Only some blood comes from the wounds we inflict on ourselves and on one another. That blood flows bright and accusing, and threatens to take with it the very life of the wounded one, that blood-and how it glistens, so celebrated, that sacred blood, that blood that was Our Lord's Blood, the Blood of the Martyrs, the blood on Roz's face, and the blood on my hands, the blood of wrongs.

But there is another blood.

There is a blood that flows from a woman's womb. And it is not the signal of death, but only of a great and fertile fount-a river of blood which can, when it would, form whole human beings out of its substance, it is a living blood, an innocent blood, and that was all it was on the napkin there, beneath the swarm of ants, in squalor and dust, just that blood, flowing and flowing, as if from a woman letting loose the dark secret strength in her to make children, letting loose the powerful fluid that belongs to her and her alone.

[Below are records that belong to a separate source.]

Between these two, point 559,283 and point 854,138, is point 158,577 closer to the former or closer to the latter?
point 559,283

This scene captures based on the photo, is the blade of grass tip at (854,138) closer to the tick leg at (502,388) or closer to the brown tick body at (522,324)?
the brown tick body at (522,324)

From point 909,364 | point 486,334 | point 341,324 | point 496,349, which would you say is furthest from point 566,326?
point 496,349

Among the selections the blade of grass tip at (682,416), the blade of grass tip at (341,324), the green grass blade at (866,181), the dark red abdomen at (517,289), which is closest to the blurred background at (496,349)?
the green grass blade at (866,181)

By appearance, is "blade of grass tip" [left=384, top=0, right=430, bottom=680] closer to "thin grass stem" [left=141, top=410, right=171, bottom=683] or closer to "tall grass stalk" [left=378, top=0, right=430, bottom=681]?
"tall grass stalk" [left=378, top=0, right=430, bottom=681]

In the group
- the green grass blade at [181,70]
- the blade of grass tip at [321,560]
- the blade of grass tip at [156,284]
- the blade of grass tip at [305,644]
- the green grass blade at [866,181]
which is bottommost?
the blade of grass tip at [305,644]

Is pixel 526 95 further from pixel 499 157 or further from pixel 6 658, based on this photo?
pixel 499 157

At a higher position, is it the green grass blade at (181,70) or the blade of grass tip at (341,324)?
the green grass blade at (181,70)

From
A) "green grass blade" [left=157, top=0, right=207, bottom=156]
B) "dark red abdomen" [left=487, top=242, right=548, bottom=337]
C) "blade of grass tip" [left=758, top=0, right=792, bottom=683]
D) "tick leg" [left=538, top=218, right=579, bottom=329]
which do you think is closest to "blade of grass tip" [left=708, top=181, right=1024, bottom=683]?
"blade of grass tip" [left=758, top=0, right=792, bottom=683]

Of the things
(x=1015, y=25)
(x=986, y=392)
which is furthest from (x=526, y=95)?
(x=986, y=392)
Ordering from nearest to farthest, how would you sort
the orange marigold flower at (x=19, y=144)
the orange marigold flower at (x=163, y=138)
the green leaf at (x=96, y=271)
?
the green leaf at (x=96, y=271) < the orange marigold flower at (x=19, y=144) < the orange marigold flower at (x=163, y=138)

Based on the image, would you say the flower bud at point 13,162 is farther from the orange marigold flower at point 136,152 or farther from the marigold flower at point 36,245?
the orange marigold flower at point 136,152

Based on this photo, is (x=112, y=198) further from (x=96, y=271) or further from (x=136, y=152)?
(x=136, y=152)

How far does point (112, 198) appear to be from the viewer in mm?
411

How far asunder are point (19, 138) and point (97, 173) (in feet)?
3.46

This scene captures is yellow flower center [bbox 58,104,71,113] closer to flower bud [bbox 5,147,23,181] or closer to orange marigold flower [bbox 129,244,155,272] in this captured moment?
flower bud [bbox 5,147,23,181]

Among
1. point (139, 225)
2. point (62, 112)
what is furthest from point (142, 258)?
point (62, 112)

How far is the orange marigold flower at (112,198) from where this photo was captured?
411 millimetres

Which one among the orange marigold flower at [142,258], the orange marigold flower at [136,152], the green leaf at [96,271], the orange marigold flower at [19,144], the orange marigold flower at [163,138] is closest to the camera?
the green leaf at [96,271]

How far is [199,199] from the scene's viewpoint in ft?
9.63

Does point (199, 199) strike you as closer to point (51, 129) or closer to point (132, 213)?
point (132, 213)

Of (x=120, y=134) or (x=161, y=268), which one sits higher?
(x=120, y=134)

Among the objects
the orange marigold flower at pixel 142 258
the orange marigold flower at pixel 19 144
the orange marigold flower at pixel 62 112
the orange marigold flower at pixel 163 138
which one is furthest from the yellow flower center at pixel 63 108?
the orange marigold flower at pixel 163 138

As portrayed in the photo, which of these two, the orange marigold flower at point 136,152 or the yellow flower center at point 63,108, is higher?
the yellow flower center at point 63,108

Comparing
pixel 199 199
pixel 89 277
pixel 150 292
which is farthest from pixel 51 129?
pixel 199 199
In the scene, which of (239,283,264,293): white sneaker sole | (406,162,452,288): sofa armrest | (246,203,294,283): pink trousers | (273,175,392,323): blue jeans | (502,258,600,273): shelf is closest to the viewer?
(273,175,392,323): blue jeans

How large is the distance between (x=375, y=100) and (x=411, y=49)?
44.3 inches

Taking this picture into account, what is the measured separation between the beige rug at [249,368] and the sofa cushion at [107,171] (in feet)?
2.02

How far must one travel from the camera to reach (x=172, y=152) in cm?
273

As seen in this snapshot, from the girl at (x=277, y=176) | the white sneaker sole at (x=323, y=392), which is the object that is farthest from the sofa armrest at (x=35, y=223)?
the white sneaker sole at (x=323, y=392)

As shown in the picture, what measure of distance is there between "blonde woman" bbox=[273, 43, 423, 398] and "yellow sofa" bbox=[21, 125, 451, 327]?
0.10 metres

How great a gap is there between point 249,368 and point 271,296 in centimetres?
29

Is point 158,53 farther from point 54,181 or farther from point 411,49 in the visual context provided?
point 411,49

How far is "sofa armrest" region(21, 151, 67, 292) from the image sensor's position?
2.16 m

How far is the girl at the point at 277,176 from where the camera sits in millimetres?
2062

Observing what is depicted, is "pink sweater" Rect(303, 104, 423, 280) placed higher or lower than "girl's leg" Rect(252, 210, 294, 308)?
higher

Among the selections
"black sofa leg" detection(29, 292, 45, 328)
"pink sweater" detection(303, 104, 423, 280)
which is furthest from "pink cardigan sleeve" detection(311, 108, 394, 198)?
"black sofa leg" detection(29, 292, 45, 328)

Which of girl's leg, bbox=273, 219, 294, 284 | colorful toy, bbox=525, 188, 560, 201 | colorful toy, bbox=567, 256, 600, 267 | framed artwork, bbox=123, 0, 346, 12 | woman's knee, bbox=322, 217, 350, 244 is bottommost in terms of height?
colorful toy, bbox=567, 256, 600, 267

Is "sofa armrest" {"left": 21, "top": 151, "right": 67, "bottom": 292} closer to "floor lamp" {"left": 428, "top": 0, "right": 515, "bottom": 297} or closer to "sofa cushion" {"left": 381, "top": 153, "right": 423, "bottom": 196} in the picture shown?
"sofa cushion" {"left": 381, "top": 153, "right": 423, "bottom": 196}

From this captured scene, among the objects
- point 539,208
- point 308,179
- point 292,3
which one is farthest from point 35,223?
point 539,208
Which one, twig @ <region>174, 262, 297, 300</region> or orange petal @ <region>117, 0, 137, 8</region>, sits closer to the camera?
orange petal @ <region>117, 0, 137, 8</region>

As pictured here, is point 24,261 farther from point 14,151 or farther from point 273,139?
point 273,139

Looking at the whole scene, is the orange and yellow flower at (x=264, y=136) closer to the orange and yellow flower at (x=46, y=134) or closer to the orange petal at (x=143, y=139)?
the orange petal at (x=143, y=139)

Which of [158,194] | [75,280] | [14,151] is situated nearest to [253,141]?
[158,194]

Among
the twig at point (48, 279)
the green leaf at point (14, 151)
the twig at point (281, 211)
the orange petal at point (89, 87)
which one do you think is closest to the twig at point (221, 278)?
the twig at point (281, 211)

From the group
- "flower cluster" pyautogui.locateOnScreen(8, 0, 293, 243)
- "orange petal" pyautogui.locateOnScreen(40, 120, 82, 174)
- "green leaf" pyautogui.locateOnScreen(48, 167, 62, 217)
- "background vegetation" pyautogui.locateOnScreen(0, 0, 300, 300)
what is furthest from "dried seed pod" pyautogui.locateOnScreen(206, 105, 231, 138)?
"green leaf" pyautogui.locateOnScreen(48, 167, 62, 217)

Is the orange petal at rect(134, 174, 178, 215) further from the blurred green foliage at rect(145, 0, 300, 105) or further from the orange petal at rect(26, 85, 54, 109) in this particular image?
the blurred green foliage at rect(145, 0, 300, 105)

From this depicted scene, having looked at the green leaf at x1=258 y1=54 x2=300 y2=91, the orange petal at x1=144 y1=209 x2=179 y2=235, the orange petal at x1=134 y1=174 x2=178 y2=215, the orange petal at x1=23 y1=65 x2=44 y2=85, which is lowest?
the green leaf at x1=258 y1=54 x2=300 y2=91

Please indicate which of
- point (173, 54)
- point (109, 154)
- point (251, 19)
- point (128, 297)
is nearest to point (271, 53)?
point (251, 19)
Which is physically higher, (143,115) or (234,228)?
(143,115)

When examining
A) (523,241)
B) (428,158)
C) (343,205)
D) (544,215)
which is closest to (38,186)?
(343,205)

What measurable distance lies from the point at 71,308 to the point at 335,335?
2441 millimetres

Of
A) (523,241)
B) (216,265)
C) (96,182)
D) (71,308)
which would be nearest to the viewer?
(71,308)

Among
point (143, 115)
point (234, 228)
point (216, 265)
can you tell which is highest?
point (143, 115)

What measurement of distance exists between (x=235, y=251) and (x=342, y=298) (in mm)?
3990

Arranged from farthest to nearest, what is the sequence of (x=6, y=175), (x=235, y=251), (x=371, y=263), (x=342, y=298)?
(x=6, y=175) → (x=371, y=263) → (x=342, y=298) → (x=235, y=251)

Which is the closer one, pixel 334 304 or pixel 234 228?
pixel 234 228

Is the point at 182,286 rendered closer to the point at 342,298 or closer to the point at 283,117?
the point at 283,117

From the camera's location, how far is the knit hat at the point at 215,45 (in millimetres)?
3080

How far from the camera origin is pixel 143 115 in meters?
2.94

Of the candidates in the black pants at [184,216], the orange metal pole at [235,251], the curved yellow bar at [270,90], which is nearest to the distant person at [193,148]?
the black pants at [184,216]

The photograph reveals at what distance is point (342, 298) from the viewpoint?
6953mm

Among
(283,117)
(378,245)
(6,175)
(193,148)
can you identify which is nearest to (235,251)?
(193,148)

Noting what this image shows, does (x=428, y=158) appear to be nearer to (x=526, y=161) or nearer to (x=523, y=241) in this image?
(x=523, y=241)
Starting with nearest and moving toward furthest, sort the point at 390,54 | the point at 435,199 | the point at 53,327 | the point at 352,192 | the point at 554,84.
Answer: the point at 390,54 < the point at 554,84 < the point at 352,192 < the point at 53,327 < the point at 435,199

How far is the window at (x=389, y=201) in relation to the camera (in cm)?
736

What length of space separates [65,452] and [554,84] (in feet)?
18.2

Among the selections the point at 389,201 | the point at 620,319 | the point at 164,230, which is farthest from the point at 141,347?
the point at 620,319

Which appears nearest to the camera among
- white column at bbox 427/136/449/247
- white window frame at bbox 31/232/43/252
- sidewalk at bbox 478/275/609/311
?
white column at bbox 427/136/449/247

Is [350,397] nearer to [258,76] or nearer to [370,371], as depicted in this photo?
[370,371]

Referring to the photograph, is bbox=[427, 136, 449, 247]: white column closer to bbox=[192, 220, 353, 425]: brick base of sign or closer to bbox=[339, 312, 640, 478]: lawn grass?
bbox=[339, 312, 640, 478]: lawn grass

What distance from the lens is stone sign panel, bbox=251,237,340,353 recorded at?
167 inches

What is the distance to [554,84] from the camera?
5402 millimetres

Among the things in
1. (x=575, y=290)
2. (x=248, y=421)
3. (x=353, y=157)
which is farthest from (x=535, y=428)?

And it was this blood now with which I bled. Not the blood of the wounds he inflicted on me, not the blood of his blows and his kicks, not the blood of his scratching fingers as he tried to get the violin.

It was this blood of which I sang, letting my music be this blood, flow like this blood; it was this blood that I pictured in the chalice raised at the Consecration of the Mass, the wholesome sweet and female blood, this innocent blood that could in the right season form a receptacle for a soul, the blood inside of us, the blood that makes, the blood that creates, the blood that ebbs and flows, without sacrifice or mutilation, without loss or ruin.